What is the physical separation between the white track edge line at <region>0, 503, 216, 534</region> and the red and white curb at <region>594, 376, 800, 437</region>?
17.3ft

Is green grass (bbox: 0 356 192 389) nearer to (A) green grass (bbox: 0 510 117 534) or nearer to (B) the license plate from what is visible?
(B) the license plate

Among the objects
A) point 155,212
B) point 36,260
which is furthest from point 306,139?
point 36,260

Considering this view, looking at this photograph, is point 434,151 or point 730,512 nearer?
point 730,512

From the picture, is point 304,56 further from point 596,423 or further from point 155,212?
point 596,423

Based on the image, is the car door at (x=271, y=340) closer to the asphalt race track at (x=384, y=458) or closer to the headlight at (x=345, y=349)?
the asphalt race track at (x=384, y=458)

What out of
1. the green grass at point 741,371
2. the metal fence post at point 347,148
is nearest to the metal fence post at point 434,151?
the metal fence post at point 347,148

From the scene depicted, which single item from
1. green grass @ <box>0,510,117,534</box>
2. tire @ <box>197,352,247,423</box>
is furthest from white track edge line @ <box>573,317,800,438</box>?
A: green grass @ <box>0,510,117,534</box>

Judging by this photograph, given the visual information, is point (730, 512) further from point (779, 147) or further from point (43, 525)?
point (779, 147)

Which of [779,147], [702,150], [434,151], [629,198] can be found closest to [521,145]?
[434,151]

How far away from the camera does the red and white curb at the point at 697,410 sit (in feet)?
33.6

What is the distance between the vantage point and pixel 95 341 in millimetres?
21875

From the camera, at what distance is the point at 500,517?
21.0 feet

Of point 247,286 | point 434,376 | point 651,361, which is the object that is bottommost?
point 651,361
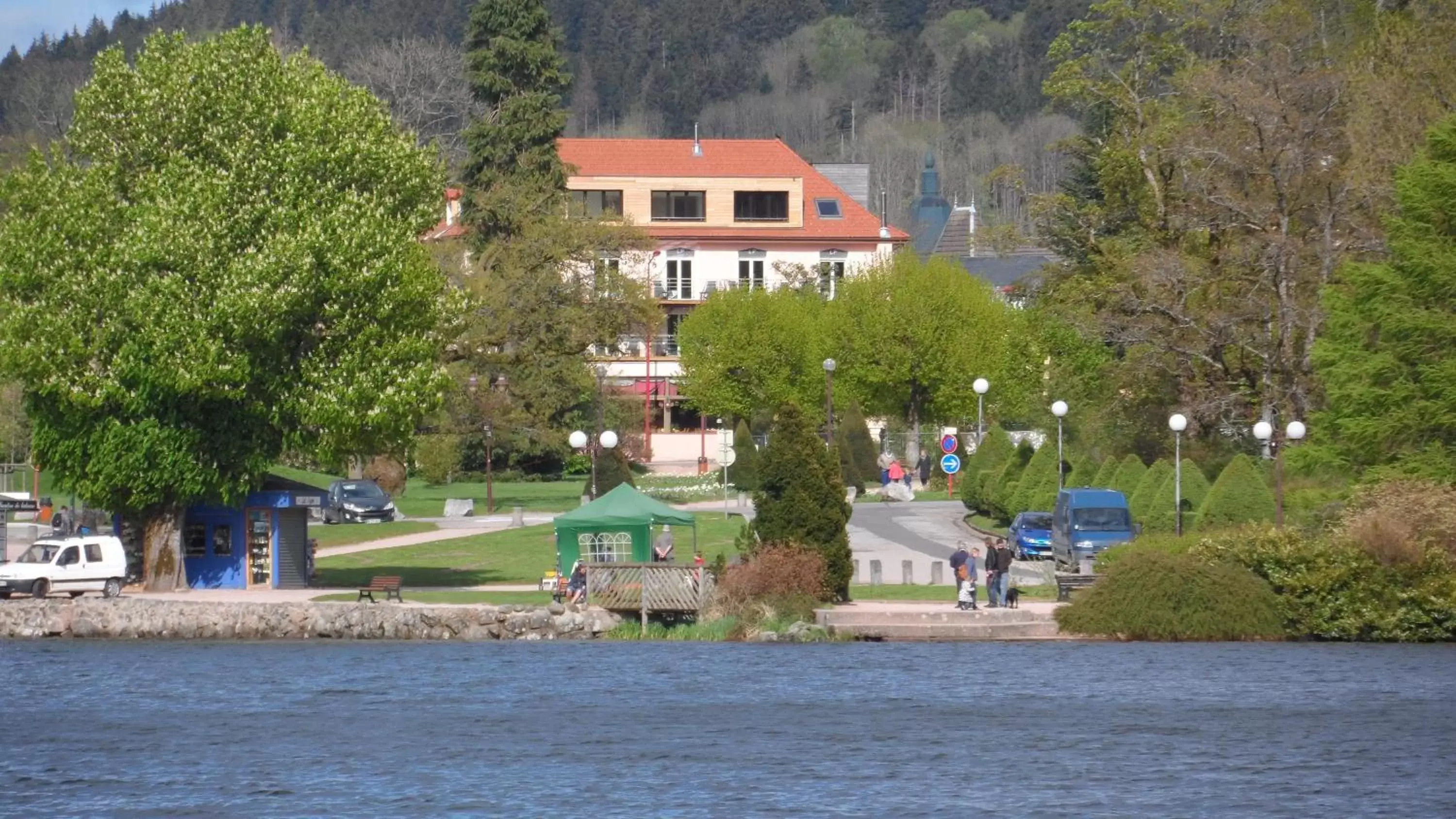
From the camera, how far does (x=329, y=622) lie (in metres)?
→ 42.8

───

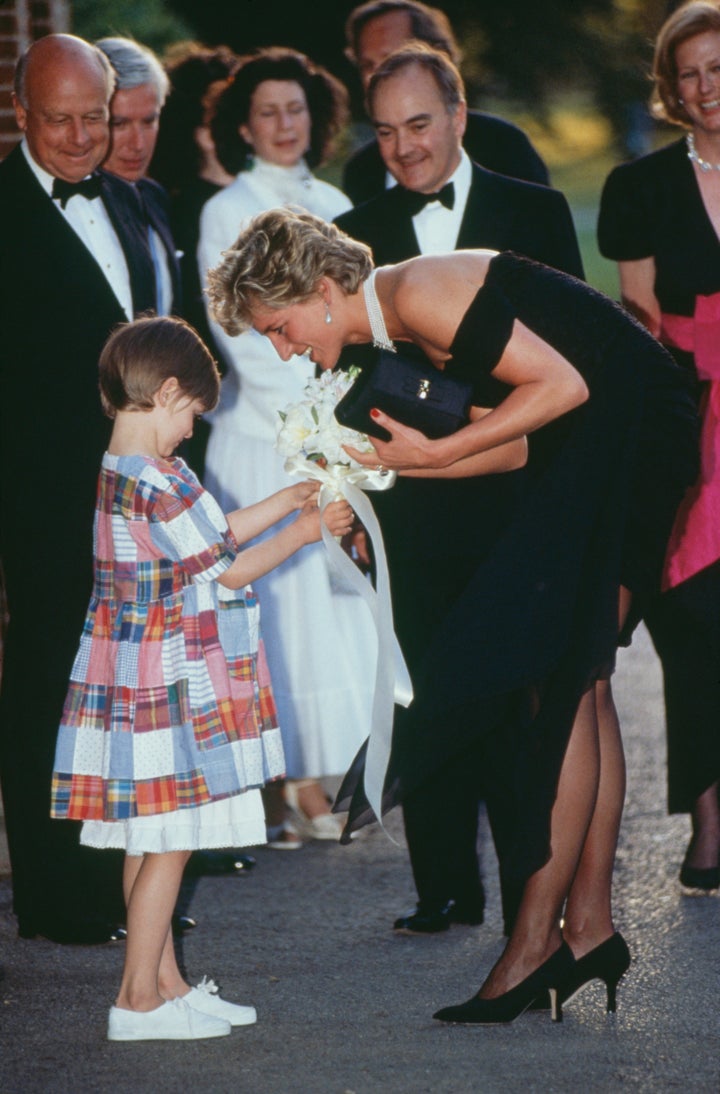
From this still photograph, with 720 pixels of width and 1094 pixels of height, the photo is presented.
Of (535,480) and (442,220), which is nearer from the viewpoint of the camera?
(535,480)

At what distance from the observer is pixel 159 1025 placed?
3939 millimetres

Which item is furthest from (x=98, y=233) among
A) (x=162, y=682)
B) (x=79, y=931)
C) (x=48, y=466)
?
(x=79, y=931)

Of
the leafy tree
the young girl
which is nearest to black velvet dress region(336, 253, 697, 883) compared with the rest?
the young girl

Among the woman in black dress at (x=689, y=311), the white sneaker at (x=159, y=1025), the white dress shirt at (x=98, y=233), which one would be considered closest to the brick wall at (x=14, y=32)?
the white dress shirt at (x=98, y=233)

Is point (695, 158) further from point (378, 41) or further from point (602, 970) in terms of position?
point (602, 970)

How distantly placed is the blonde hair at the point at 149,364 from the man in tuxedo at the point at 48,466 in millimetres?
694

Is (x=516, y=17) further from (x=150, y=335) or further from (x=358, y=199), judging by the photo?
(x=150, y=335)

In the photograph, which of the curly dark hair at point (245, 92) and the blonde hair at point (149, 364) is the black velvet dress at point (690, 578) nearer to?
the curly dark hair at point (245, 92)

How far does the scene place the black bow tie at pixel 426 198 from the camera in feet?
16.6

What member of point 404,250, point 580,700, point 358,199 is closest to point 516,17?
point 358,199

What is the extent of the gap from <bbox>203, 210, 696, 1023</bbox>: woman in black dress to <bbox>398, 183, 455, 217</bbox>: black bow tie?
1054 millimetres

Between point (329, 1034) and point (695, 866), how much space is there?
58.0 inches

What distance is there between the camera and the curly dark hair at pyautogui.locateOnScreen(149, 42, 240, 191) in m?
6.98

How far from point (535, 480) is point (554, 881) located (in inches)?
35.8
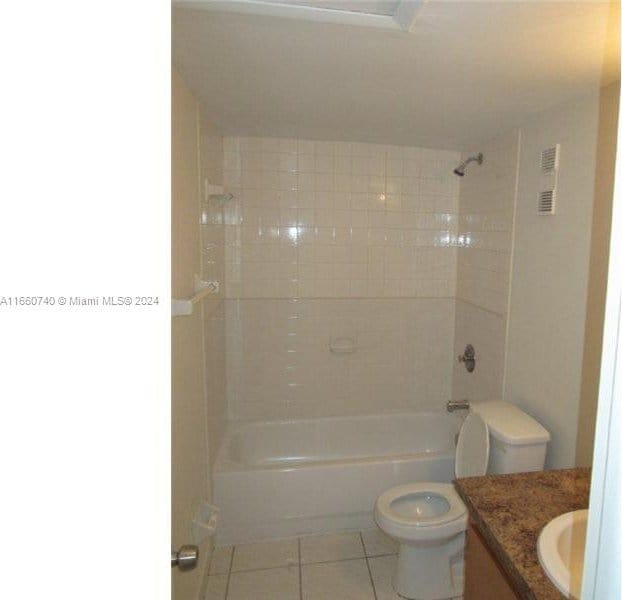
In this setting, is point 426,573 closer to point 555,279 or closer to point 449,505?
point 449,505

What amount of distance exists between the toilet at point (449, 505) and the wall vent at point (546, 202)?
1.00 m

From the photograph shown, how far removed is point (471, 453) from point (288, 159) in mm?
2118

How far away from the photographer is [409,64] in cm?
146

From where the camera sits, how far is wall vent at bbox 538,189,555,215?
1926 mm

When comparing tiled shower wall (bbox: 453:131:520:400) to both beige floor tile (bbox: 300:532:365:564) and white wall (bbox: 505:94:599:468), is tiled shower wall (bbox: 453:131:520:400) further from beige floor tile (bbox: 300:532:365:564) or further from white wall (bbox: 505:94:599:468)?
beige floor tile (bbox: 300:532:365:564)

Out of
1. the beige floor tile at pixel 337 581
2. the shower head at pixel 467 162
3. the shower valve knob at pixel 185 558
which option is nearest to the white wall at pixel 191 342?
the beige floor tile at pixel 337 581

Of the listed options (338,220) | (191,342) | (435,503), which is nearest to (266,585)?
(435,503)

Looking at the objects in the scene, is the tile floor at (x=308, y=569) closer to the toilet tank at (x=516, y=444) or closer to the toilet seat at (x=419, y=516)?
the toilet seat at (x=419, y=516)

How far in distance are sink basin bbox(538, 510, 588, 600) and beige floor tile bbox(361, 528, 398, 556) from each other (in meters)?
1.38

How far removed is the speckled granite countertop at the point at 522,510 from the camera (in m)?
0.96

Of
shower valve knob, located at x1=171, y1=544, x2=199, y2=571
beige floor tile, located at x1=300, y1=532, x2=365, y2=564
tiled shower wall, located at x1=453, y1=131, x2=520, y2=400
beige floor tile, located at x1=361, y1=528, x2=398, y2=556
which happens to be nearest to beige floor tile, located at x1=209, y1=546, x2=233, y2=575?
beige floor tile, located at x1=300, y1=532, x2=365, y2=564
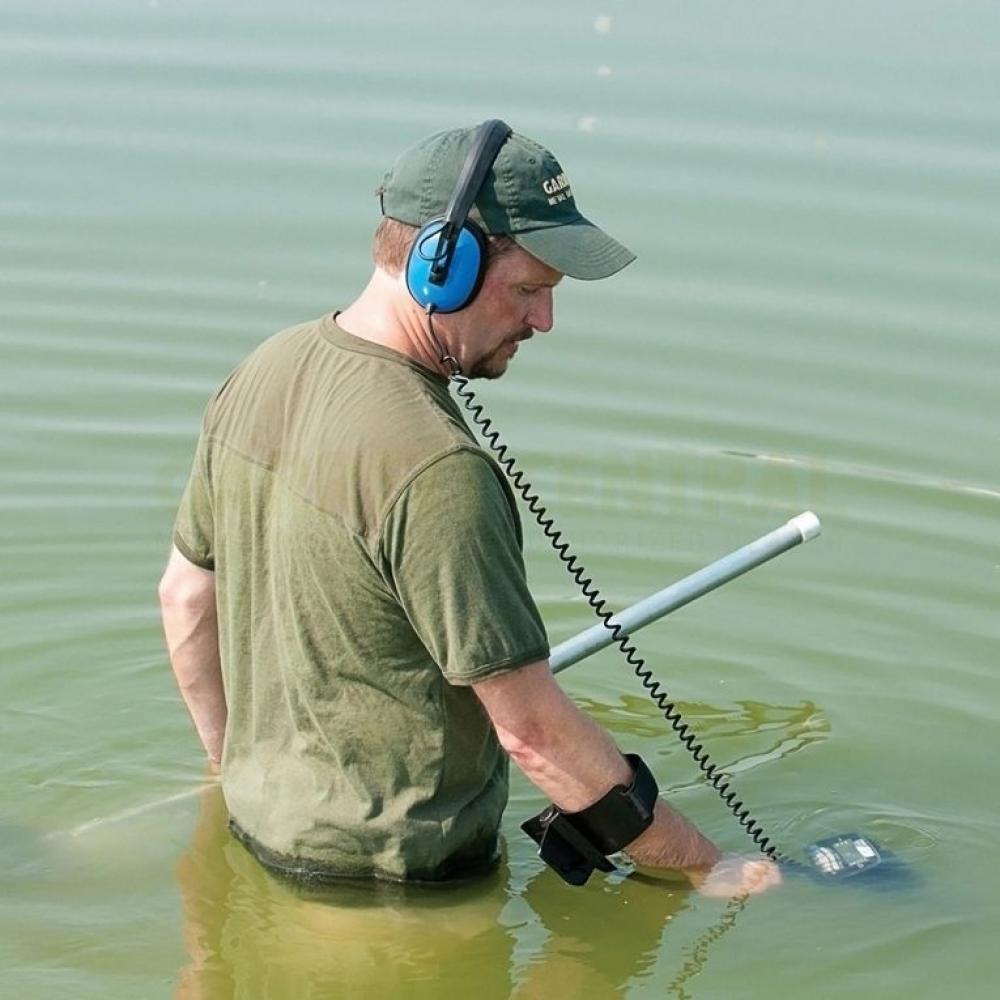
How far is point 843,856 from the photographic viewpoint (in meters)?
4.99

───

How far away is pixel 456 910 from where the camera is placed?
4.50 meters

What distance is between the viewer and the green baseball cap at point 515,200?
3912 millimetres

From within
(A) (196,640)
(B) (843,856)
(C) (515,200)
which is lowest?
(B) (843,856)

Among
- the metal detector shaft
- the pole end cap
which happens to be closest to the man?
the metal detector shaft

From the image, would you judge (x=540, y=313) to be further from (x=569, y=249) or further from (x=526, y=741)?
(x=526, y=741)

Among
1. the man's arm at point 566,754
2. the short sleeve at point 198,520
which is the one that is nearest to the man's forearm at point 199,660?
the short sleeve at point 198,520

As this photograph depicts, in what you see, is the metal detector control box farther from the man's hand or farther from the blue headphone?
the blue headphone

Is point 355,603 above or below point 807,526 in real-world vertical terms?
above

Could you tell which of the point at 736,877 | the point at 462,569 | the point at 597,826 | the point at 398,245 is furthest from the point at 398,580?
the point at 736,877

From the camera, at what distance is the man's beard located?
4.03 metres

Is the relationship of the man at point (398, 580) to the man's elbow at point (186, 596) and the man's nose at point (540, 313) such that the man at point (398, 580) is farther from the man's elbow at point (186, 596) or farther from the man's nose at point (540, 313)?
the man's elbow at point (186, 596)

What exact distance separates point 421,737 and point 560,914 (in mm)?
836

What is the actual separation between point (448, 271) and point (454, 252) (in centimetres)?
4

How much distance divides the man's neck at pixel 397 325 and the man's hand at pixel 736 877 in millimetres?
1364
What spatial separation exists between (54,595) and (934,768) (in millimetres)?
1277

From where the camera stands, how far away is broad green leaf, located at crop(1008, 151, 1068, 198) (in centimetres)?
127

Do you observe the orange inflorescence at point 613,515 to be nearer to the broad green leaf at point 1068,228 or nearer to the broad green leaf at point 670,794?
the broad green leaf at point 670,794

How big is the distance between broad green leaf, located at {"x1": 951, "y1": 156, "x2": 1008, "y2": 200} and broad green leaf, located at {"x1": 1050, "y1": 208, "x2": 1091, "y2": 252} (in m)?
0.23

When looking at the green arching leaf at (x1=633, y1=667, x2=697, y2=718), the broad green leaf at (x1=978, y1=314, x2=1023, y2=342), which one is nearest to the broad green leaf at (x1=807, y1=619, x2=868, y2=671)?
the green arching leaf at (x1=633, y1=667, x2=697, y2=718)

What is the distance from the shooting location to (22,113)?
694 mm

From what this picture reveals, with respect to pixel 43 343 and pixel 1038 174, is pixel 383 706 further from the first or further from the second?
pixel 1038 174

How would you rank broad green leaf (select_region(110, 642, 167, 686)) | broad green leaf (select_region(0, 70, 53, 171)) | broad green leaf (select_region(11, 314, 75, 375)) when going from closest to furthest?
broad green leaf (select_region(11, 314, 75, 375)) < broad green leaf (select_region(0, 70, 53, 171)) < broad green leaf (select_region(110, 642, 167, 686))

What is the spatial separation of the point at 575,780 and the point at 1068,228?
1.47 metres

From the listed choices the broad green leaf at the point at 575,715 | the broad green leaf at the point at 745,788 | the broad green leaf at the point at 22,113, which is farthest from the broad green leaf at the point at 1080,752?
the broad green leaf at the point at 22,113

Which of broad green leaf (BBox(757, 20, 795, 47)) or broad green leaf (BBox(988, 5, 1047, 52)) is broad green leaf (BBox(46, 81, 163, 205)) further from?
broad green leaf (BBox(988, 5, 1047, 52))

───

• [Your task]: Return every line of the entries above that contains the string "track". Case counts, so match only that exact capitalization.

• [Task solution]:
What is the physical separation between the white track edge line at <region>0, 503, 216, 534</region> and the red and white curb at <region>594, 376, 800, 437</region>?
Based on the image, is the car door at (x=271, y=340) closer to the asphalt race track at (x=384, y=458) or closer to the headlight at (x=345, y=349)?
the asphalt race track at (x=384, y=458)
is furthest from white track edge line @ <box>573,317,800,438</box>?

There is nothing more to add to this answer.